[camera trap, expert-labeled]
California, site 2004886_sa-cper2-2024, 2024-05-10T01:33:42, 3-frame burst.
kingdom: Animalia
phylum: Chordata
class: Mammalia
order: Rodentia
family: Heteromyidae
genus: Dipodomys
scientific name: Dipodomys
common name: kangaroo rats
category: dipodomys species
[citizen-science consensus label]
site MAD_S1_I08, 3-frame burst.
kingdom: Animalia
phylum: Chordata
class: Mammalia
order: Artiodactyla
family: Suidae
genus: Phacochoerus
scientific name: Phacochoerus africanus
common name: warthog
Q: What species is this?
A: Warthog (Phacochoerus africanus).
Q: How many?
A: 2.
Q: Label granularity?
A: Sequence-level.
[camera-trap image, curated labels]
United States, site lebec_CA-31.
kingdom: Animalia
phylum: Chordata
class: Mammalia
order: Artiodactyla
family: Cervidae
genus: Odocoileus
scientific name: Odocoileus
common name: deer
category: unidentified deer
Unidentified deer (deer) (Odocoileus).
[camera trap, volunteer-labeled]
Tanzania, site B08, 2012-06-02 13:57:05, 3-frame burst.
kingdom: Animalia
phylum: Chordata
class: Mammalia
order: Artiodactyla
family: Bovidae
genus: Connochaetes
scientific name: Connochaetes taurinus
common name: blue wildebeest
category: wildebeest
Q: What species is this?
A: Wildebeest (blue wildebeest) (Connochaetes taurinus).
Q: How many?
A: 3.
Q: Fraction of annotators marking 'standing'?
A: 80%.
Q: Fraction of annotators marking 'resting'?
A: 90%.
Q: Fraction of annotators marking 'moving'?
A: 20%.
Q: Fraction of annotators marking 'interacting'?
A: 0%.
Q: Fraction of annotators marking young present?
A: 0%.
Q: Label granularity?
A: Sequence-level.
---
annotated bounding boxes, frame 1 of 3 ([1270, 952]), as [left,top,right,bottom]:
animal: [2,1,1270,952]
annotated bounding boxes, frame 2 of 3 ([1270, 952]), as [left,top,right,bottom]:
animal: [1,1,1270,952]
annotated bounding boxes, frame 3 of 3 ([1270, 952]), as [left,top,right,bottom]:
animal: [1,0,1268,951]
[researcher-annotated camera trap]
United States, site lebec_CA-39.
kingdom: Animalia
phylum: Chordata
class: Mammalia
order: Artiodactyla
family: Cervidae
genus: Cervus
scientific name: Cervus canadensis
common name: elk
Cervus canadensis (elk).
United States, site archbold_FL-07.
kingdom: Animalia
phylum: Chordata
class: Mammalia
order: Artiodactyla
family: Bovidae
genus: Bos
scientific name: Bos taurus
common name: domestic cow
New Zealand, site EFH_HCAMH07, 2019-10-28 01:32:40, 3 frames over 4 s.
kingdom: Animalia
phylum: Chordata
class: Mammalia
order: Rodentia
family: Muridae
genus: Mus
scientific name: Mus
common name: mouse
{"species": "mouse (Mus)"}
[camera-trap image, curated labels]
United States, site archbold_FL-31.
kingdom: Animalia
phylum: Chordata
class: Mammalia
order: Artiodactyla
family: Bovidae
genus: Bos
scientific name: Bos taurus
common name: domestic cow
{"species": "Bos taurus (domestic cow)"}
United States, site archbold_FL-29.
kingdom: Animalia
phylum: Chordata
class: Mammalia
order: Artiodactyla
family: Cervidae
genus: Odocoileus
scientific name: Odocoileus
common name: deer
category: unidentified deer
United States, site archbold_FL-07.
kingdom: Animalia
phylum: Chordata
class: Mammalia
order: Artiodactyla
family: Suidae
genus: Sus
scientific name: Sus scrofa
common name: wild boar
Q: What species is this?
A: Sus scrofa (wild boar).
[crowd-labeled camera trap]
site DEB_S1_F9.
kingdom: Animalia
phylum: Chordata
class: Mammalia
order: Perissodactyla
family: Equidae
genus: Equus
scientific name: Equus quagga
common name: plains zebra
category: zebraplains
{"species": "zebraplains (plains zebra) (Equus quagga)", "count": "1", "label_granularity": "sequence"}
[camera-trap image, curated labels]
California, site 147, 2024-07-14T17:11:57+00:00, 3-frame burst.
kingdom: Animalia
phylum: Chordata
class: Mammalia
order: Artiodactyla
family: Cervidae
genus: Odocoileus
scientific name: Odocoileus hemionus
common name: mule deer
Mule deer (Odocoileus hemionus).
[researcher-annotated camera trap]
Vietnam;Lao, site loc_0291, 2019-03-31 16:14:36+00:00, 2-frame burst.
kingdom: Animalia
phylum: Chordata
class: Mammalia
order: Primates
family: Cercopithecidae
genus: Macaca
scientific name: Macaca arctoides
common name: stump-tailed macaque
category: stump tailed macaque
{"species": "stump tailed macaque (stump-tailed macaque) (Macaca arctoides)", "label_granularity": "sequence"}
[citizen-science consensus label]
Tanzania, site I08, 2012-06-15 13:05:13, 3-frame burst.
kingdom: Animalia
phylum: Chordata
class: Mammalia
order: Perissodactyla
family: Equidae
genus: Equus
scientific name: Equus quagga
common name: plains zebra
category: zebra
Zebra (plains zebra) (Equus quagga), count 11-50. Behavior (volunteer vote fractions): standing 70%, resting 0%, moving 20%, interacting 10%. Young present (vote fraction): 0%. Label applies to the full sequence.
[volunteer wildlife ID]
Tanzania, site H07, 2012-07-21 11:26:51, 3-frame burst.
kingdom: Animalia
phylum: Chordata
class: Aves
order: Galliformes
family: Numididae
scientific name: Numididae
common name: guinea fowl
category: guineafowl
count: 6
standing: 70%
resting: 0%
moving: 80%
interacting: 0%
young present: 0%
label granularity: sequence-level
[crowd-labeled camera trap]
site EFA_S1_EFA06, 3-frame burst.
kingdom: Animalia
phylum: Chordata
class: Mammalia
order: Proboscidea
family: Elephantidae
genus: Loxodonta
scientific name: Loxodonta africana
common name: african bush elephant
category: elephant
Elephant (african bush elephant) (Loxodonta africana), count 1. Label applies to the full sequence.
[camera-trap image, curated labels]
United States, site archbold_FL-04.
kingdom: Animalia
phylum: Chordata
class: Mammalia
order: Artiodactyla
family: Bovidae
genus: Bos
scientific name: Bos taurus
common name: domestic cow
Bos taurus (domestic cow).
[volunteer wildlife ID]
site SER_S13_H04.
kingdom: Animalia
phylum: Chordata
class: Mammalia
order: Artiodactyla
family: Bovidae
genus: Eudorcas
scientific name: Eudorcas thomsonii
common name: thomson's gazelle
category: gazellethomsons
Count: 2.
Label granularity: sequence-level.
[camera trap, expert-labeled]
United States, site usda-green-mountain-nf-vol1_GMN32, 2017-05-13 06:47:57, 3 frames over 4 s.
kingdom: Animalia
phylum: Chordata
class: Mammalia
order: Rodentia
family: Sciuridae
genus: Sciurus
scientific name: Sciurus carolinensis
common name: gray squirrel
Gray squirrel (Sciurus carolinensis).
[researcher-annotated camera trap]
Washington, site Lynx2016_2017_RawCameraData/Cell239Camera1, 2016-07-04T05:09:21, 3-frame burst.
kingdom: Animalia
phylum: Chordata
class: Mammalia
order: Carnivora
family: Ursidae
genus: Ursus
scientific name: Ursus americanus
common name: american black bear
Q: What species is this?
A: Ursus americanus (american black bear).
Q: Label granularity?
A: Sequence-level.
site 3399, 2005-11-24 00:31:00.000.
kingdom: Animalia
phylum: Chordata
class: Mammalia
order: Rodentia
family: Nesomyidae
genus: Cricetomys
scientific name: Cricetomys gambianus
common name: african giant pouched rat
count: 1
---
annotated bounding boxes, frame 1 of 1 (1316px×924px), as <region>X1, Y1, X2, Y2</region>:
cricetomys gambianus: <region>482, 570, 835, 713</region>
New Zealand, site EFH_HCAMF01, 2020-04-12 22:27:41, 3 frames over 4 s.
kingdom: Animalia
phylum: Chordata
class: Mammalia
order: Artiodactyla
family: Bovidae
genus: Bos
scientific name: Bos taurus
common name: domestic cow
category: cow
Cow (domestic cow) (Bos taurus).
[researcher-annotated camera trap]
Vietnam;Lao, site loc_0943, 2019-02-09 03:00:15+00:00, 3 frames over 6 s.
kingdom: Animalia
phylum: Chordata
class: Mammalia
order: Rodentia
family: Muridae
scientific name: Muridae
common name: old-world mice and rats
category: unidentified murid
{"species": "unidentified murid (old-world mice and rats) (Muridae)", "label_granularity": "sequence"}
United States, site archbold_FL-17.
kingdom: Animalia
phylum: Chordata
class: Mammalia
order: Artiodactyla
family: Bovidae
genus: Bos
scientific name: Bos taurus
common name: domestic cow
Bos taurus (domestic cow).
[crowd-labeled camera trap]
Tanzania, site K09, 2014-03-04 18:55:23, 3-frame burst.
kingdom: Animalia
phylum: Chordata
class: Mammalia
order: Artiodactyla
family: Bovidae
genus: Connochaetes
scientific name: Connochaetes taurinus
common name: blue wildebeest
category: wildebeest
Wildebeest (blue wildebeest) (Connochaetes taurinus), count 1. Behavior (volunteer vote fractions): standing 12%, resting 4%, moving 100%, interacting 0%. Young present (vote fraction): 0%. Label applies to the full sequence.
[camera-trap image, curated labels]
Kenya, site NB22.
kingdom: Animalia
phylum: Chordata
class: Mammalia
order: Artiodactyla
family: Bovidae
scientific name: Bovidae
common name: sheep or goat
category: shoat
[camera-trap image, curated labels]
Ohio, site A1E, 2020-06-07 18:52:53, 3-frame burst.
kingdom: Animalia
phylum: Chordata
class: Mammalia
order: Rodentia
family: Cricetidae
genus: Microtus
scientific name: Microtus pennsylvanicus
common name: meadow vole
━━━
▶ EXERCISE AIM
In the listing, count the lines that contain the word "Macaca", then give the number and nothing more.

▶ RESPONSE
3